Herbert Jacob’s piece, written in the early 1980s, was the direct beneficiary of these new perspectives. Consider the issue of organizational structure. Like Mohr, Jacob noted that courts lacked the formal supervisory hierarchy so prevalent in ordinary organizations. But Jacob (drawing on insights from the new theories discussed above) further noted that courts at every level had a significant informal power structure. This structure was, in Jacob’s words, “very complicated,” in that attorneys, judges, and court staff all played significant strategic roles in the life of a case and control of a docket.

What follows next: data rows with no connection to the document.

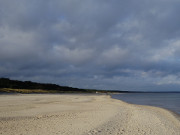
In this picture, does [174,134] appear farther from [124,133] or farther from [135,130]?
[124,133]

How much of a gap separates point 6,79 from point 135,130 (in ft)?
434

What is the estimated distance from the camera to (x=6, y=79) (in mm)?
124812

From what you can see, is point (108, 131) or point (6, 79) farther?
point (6, 79)

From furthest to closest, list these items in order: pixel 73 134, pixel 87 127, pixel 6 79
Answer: pixel 6 79
pixel 87 127
pixel 73 134

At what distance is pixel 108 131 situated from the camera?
1021 centimetres

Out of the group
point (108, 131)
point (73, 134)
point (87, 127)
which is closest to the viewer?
point (73, 134)

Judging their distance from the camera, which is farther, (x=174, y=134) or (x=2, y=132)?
(x=174, y=134)

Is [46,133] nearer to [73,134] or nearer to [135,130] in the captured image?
[73,134]

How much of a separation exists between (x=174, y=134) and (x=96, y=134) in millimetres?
5135

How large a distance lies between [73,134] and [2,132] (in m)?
4.20

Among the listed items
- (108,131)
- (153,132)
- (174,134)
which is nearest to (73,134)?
(108,131)

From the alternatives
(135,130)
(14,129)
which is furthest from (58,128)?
(135,130)

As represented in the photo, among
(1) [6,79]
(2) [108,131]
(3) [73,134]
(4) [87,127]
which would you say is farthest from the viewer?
(1) [6,79]

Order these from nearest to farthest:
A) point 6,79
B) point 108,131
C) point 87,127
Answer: point 108,131, point 87,127, point 6,79
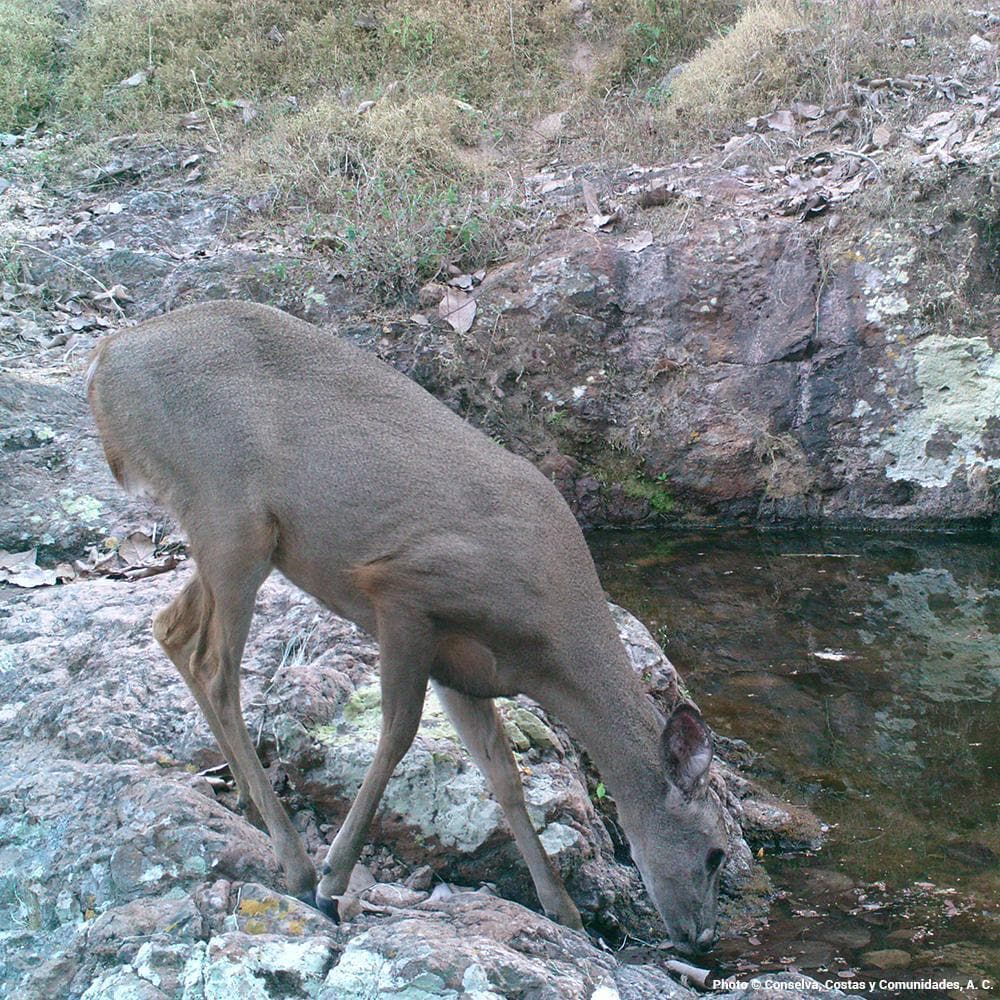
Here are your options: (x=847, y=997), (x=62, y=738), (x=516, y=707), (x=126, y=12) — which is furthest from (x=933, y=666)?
(x=126, y=12)

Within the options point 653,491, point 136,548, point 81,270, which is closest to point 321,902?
point 136,548

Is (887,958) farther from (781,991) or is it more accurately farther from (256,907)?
(256,907)

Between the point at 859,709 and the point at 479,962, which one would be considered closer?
the point at 479,962

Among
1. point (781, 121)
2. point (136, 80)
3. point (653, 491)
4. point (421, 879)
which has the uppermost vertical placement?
point (781, 121)

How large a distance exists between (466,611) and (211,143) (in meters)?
9.19

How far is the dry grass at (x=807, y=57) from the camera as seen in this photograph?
11242mm

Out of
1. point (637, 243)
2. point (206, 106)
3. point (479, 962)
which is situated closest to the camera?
point (479, 962)

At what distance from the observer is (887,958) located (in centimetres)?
442

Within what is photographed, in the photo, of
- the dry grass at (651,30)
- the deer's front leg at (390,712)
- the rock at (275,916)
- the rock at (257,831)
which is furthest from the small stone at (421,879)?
the dry grass at (651,30)

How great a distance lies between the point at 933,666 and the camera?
22.6 ft

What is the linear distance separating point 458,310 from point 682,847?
19.7 feet

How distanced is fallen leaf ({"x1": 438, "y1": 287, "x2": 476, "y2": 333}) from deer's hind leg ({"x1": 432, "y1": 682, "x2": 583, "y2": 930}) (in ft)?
17.5

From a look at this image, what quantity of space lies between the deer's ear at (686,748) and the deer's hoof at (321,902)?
3.99ft

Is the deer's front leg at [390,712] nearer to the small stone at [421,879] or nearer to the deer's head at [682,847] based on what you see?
the small stone at [421,879]
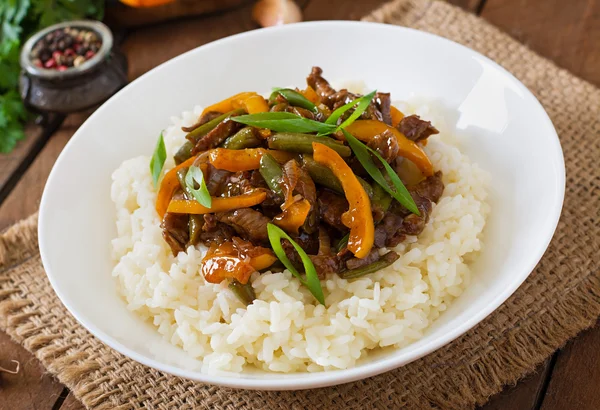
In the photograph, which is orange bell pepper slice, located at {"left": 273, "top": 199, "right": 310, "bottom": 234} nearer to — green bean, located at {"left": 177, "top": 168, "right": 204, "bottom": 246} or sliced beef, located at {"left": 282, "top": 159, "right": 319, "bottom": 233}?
sliced beef, located at {"left": 282, "top": 159, "right": 319, "bottom": 233}

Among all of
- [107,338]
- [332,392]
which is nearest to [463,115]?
[332,392]

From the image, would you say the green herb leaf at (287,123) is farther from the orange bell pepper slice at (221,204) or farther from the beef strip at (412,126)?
Answer: the beef strip at (412,126)

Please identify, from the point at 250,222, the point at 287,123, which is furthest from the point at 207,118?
the point at 250,222

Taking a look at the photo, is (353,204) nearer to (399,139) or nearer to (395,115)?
(399,139)

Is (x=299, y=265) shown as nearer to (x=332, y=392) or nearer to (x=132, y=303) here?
(x=332, y=392)

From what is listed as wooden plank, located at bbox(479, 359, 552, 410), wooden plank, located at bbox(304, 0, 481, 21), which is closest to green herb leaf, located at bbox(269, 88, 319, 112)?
wooden plank, located at bbox(479, 359, 552, 410)

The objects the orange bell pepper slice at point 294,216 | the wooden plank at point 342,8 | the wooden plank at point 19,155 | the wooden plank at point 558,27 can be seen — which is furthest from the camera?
the wooden plank at point 342,8

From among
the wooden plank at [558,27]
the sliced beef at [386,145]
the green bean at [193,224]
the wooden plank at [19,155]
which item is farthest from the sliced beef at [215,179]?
the wooden plank at [558,27]
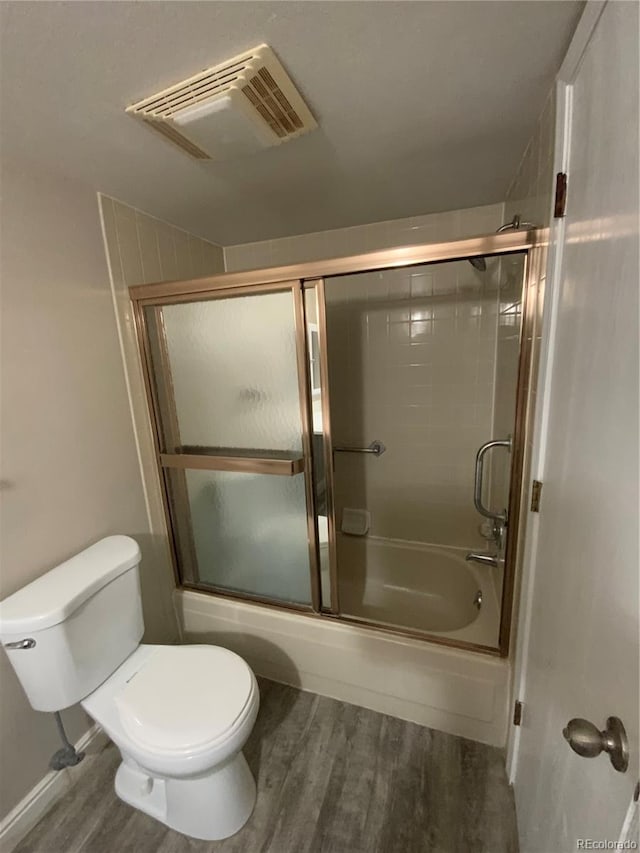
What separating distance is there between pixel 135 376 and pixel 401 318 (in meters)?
1.40

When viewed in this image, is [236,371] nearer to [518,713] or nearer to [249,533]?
[249,533]

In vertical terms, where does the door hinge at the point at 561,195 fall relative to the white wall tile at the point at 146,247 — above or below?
below

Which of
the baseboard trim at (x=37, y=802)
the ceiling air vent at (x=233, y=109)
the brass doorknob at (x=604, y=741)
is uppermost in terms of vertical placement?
the ceiling air vent at (x=233, y=109)

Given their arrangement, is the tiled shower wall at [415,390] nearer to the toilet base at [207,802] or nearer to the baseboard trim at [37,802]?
the toilet base at [207,802]

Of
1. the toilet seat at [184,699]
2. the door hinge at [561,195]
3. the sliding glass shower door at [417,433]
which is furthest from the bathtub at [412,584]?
the door hinge at [561,195]

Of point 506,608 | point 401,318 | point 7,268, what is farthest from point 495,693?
point 7,268

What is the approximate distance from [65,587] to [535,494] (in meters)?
1.44

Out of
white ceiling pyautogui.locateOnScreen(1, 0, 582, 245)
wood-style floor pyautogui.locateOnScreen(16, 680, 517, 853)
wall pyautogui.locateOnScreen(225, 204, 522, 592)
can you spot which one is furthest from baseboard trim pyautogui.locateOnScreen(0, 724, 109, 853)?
white ceiling pyautogui.locateOnScreen(1, 0, 582, 245)

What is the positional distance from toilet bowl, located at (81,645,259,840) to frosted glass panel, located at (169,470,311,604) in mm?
422

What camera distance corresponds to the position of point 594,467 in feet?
2.12

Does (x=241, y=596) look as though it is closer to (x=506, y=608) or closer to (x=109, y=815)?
(x=109, y=815)

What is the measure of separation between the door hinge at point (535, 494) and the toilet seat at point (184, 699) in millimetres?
1023

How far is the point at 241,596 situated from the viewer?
1701mm

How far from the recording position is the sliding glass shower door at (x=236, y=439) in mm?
1424
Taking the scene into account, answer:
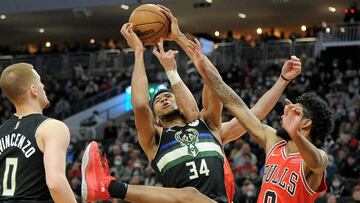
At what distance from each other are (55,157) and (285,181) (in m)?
1.83

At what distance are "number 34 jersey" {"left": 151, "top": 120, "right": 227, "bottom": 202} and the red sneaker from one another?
0.50m

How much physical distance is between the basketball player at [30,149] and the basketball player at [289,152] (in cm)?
150

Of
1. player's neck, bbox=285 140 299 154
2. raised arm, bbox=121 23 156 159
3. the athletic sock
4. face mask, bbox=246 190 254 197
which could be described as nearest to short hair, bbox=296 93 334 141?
player's neck, bbox=285 140 299 154

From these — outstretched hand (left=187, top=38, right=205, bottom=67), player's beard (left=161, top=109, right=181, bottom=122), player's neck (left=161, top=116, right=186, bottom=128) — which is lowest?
player's neck (left=161, top=116, right=186, bottom=128)

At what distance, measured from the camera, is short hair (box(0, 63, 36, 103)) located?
5121 millimetres

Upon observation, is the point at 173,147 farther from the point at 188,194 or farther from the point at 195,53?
the point at 195,53

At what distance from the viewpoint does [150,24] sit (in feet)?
20.8

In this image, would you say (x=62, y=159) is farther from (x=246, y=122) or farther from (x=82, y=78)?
(x=82, y=78)

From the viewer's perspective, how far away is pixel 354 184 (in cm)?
1334

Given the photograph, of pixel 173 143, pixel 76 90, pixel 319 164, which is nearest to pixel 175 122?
pixel 173 143

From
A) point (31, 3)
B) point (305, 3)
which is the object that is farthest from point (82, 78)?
point (305, 3)

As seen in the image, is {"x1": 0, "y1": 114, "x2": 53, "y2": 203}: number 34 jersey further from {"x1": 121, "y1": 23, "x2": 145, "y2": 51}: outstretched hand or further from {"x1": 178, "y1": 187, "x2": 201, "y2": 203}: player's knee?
{"x1": 121, "y1": 23, "x2": 145, "y2": 51}: outstretched hand

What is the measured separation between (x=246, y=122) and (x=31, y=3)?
22601mm

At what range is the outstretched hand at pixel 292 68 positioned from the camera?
637 cm
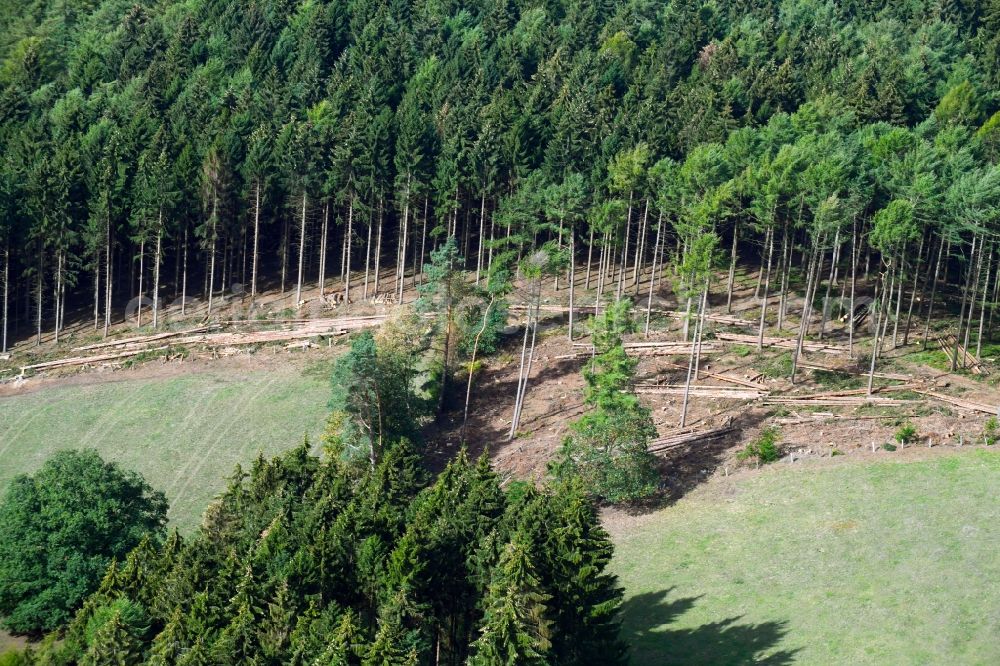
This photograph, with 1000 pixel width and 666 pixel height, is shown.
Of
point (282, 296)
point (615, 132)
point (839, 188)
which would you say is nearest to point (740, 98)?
point (615, 132)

Jacob also built on the insights of the new theories by more fully exploring how courts interact with their environment. Like other organizations, courts establish boundaries between themselves and the outside world to help clarify their internal decision-making. They then reach beyond those boundaries in an attempt to control the environment where possible. So, for example, trial courts rely on prosecutorial screening as a preliminary means of docket control in criminal cases, and use filing deadlines and mandatory pretrial conferences to control civil dockets. Jacob further examined communication and decision-making in the courts, using a similar framework.
Jacob closes his article with a nod to Mohr:
This assessment of the utility of organizational theories is somewhat more sanguine than Mohr’s (1976). Like Mohr’s, it places little emphasis on hierarchical elements of organizational structure, but more on the decisional processes that are so prominent in the courtroom’s work. However, it sees the value of organizational concepts as extending beyond this emphasis on decisional processes to an examination of exchanges with the environment and the impact of recruitment and socialization.
Mohr and Jacob’s classic articles give a valuable glimpse into the dawn of the modern court organization movement. They are well worth a careful read even today.
Citations: Lawrence B. Mohr, Organizations, Decisions, and Courts, 10 Law & Soc’y Rev. 621 (1976); Herbert Jacob, Courts as Organizations, in Empirical Theories about Courts (1983).